Pryce declined to specify the budget for “Kulipari: An Army of Frogs,” but said “I spent a lot of money on it. It didn’t cost as much as ‘House of Cards,’ but we spent more per episode than Marvel has spent on some of their TV shows. My thing was, the quality had to be so superior — because I don’t have a track record (in TV).”
With the show greenlit, Pryce and his partners at Splash signed on Canadian animation studio Cartoon Conrad Productions, and tapped as director Tad Stones, a former Disney animator whose credits with the Mouse House include “Darkwing Duck” and who also worked on the animated “Hellboy” movies.
“I had a certain idea of how I wanted it to look,” Pryce said. But he discovered the realities of animation required certain changes. For example, in the books the spider queen, Jarrah, has human legs with a spider body; but that was changed for the show to give her spider legs, because it looked better in animated sequences.
The origins of the “Kulipari” story date back to when Pryce was growing up in Florida. “In Florida, whenever it rains the frogs come out, on my street there were all these smushed frogs. It freaked me out,” he said. He melded the idea of superhero frogs with elements of Aboriginal Australian folklore, along with the fable of “The Scorpion and the Frog” in writing the Kulipari stories. (Undoubtedly, other anthropomorphic superheroes ranging from Rocket Raccoon to Teenage Mutant Ninja Turtles also served as an inspiration in some way.)

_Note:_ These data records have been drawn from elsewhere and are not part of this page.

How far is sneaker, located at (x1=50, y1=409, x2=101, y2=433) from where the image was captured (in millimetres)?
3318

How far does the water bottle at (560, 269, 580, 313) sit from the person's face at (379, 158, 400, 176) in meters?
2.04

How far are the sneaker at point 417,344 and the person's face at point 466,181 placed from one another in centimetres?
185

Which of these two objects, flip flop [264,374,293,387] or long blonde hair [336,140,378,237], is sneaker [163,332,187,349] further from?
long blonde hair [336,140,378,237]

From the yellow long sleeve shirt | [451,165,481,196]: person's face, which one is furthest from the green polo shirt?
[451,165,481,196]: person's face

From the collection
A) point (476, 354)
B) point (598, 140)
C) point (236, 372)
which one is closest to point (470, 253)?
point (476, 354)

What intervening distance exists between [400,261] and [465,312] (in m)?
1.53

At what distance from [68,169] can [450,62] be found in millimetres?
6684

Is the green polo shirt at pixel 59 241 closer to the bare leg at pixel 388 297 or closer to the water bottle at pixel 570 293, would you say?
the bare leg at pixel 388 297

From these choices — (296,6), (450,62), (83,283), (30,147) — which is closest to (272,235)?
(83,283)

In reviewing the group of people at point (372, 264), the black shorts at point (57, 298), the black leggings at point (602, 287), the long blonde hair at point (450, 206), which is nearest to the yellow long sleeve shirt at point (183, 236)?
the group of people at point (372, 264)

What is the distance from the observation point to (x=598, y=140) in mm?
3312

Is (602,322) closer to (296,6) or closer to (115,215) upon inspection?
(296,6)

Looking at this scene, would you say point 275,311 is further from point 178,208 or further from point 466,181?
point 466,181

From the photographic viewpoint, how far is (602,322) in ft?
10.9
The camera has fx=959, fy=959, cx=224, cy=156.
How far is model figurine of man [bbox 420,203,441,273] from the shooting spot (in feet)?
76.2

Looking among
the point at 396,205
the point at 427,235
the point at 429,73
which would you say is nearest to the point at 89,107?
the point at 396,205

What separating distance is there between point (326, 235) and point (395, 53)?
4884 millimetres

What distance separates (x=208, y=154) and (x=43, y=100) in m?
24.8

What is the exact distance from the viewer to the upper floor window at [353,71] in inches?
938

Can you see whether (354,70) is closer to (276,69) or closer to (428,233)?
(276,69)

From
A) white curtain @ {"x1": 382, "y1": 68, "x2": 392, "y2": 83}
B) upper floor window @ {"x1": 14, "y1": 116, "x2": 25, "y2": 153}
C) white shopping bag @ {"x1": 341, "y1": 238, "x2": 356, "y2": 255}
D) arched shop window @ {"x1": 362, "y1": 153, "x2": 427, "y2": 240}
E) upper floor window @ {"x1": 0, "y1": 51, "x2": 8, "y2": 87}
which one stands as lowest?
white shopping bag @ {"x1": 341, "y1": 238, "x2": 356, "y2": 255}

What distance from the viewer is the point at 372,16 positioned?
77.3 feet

Now Pryce is extending the frog franchise into merchandise, which has included a line of Kulipari T-shirts with Under Armour, and comic books with “Kulipari: Heritage,” a four-issue series that is being released this week.
And he’s planning to make additional seasons of “Kulipari” that continue the story, and possibly even a feature-length movie — regardless of whether Netflix opts to pick them up. “I am making a season two, and a three and four and five,” he said.